Exercise instructions:
Reproduce the material in full, unchanged.

Task data:
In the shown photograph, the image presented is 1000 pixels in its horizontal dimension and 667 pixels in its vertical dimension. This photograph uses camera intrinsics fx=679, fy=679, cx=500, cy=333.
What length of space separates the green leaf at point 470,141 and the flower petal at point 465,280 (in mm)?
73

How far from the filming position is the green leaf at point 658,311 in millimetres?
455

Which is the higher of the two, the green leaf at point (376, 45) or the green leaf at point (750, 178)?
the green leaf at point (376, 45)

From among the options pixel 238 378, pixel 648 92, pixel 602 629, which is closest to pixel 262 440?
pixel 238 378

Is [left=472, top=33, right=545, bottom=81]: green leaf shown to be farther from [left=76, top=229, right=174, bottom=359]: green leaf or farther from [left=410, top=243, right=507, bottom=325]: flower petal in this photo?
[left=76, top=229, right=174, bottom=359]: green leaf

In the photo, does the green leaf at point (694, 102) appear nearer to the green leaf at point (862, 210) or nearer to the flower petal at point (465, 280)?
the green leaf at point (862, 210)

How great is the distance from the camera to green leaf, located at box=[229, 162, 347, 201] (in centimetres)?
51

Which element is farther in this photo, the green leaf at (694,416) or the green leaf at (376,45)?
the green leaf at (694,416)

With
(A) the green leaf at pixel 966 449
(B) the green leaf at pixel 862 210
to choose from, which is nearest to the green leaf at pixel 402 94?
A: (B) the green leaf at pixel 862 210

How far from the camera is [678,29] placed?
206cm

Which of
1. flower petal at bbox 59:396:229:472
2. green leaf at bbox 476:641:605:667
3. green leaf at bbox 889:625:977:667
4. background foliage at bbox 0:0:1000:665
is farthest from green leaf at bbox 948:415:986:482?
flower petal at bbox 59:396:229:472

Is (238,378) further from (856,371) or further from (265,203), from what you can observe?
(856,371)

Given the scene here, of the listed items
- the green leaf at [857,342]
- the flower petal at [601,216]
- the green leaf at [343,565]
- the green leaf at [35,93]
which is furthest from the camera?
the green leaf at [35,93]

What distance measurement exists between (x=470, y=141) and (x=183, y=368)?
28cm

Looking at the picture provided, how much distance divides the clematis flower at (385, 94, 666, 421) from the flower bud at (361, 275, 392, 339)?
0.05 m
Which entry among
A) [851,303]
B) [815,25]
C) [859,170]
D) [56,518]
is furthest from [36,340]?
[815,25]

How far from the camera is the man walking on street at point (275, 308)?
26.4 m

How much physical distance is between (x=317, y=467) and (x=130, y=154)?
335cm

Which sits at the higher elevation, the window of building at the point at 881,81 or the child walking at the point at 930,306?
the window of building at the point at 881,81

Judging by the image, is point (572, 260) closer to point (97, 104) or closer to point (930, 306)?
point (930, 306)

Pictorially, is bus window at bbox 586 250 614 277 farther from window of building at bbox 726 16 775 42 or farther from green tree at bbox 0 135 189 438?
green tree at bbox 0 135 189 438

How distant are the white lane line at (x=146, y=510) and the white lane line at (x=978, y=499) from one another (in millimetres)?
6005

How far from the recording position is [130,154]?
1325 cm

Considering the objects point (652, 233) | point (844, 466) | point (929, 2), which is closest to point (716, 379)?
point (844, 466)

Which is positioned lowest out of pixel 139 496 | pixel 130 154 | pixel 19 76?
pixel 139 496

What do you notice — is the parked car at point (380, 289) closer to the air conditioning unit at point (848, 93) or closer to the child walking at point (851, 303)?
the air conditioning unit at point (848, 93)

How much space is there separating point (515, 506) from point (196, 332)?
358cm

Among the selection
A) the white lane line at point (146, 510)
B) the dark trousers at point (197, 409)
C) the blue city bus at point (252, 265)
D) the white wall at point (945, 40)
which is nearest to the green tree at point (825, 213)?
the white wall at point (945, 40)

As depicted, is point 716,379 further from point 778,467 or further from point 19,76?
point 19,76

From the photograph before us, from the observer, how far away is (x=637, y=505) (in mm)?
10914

Exercise result:
In the shown photograph, the image presented is 1000 pixels in its horizontal dimension and 667 pixels in its vertical dimension. This photograph uses camera intrinsics fx=679, fy=679, cx=500, cy=333.
What length of space separates the green leaf at point 470,141 and the flower petal at point 465,280 (in mm)?
73

How far from the filming position is the green leaf at point 658,311 in millimetres?
455

Which is the higher of the two, the green leaf at point (376, 45) or the green leaf at point (750, 178)?
the green leaf at point (376, 45)

From among the options pixel 238 378, pixel 648 92, pixel 602 629, which is closest to pixel 262 440?
pixel 238 378

Is [left=472, top=33, right=545, bottom=81]: green leaf shown to be farther from [left=76, top=229, right=174, bottom=359]: green leaf or farther from [left=410, top=243, right=507, bottom=325]: flower petal in this photo?
[left=76, top=229, right=174, bottom=359]: green leaf

In the photo, does the green leaf at point (694, 102) appear nearer to the green leaf at point (862, 210) or nearer to the flower petal at point (465, 280)?
the green leaf at point (862, 210)

How great is the distance from the camera to green leaf, located at box=[229, 162, 347, 201] (in centimetres)?
51

Which element is farther in this photo, the green leaf at (694,416) or the green leaf at (376,45)?
the green leaf at (694,416)

With
(A) the green leaf at pixel 966 449
(B) the green leaf at pixel 862 210
to choose from, which is nearest to the green leaf at pixel 402 94?
A: (B) the green leaf at pixel 862 210

How far from the camera is [678,29] placed?
206cm

Which of
1. flower petal at bbox 59:396:229:472
2. green leaf at bbox 476:641:605:667
3. green leaf at bbox 889:625:977:667
4. background foliage at bbox 0:0:1000:665
is farthest from green leaf at bbox 948:415:986:482?
flower petal at bbox 59:396:229:472

Is (238,378) further from (856,371) or further from (265,203), from what you can observe?
(856,371)

Given the scene here, of the listed items
- the green leaf at [857,342]
- the flower petal at [601,216]
- the green leaf at [343,565]
- the green leaf at [35,93]
which is furthest from the camera?
the green leaf at [35,93]

What distance measurement exists between (x=470, y=141) and (x=183, y=368)?
28cm

Looking at the picture provided, how much distance divides the clematis flower at (385, 94, 666, 421) from the flower bud at (361, 275, 392, 339)?
0.05 m
Which entry among
A) [851,303]
B) [815,25]
C) [859,170]
D) [56,518]
is furthest from [36,340]?
[815,25]

How far from the camera is the man walking on street at point (275, 308)?
26.4 m

How much physical distance is between (x=317, y=467) and (x=130, y=154)?
335cm

Which sits at the higher elevation, the window of building at the point at 881,81 or the child walking at the point at 930,306?
the window of building at the point at 881,81

Judging by the image, is point (572, 260) closer to point (97, 104) or closer to point (930, 306)?
point (930, 306)

Pictorially, is bus window at bbox 586 250 614 277 farther from window of building at bbox 726 16 775 42 or farther from green tree at bbox 0 135 189 438?
green tree at bbox 0 135 189 438

How distant are the white lane line at (x=146, y=510) and the white lane line at (x=978, y=499) from one another (in millimetres)?
6005

How far from the recording position is [130,154]?
1325 cm

Considering the objects point (652, 233) | point (844, 466) | point (929, 2), which is closest to point (716, 379)?
point (844, 466)

Which is positioned lowest out of pixel 139 496 | pixel 130 154 | pixel 19 76?
pixel 139 496

What do you notice — is the parked car at point (380, 289) closer to the air conditioning unit at point (848, 93) or closer to the child walking at point (851, 303)?
the air conditioning unit at point (848, 93)

How much space is there separating point (515, 506) from point (196, 332)?
358cm

Among the selection
A) the white lane line at point (146, 510)
B) the dark trousers at point (197, 409)
C) the blue city bus at point (252, 265)
D) the white wall at point (945, 40)
which is nearest to the green tree at point (825, 213)?
the white wall at point (945, 40)

As depicted, is point 716,379 further from point 778,467 or further from point 19,76?
point 19,76

From the photograph before us, from the observer, how far away is (x=637, y=505) (in mm)?
10914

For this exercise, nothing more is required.